Exercise brief: Output all records precisely as written.

Task data:
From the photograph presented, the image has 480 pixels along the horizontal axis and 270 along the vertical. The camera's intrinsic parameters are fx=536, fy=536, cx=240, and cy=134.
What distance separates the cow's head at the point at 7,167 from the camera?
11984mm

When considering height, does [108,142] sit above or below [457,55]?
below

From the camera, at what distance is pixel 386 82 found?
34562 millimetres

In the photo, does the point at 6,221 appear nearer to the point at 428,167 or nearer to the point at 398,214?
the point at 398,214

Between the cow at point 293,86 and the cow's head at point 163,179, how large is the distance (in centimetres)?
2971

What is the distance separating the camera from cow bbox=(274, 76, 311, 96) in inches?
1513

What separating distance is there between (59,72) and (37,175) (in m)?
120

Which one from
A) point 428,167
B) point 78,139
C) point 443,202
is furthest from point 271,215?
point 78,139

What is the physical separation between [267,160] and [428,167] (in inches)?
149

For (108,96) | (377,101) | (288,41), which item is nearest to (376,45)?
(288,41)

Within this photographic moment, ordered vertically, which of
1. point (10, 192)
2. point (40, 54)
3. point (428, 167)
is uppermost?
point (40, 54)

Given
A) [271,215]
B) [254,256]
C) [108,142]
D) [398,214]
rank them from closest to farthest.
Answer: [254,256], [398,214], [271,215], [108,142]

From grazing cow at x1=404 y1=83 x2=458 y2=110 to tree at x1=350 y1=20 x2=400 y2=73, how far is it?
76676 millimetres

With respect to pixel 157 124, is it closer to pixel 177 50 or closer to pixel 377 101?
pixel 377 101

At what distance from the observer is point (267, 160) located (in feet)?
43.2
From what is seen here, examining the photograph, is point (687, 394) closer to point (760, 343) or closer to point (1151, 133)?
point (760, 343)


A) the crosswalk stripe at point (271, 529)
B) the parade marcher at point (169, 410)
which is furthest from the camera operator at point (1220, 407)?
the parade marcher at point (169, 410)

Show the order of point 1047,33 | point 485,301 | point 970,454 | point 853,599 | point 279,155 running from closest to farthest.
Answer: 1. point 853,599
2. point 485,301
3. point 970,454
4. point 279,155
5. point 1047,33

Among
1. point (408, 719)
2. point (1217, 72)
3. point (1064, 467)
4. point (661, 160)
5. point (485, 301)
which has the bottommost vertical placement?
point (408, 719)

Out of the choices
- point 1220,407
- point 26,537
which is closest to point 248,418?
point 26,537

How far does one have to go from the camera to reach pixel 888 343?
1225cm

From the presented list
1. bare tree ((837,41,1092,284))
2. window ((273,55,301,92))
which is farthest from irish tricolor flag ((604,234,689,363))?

Final result:
From the photograph presented, the image has 480 pixels along the horizontal axis and 270 along the vertical. The camera's intrinsic parameters are fx=536, fy=536, cx=240, and cy=134.
What distance separates the cow's head at the point at 7,167 from the camera?
11984mm

When considering height, does [108,142] sit above or below [457,55]?
below

From the camera, at what distance is pixel 386 82 found?
34562 millimetres

In the photo, does the point at 6,221 appear nearer to the point at 428,167 or nearer to the point at 398,214?
the point at 398,214

Between the cow at point 293,86 and the cow's head at point 163,179, how large is the distance (in centimetres)?
2971

What is the distance separating the camera from cow bbox=(274, 76, 311, 96) in inches?
1513

What separating distance is there between (59,72) and (37,175) (in m)?
120

Which one from
A) point 428,167
B) point 78,139
C) point 443,202
is furthest from point 271,215?
point 78,139

What is the physical separation between [267,160] and [428,167] (in inches)?
149

For (108,96) | (377,101) | (288,41), which item is nearest to (376,45)?
(288,41)

Within this photographic moment, ordered vertically, which of
1. point (10, 192)
2. point (40, 54)
3. point (428, 167)
is uppermost?
point (40, 54)

Given
A) [271,215]
B) [254,256]
C) [108,142]
D) [398,214]
rank them from closest to farthest.
Answer: [254,256], [398,214], [271,215], [108,142]

From grazing cow at x1=404 y1=83 x2=458 y2=110 to tree at x1=350 y1=20 x2=400 y2=73, how far is it?
76676 millimetres

With respect to pixel 157 124, is it closer to pixel 177 50 or closer to pixel 377 101?
pixel 377 101

At what distance from the observer is point (267, 160) located (in feet)?
43.2
From what is seen here, examining the photograph, is point (687, 394) closer to point (760, 343) or closer to point (1151, 133)?
point (760, 343)


A) the crosswalk stripe at point (271, 529)
B) the parade marcher at point (169, 410)
which is furthest from the camera operator at point (1220, 407)?
the parade marcher at point (169, 410)

Show the order of point 1047,33 | point 485,301 | point 970,454 | point 853,599 | point 279,155 running from closest to farthest.
Answer: 1. point 853,599
2. point 485,301
3. point 970,454
4. point 279,155
5. point 1047,33

Among
1. point (408, 719)
2. point (1217, 72)
3. point (1064, 467)
4. point (661, 160)
5. point (485, 301)
which has the bottommost vertical placement?
point (408, 719)

Out of the choices
- point 1220,407
- point 26,537
which is closest to point 248,418?
point 26,537

How far does one have to go from the camera to reach pixel 888 343?
1225cm

From the presented list
1. bare tree ((837,41,1092,284))
2. window ((273,55,301,92))
which is farthest from irish tricolor flag ((604,234,689,363))?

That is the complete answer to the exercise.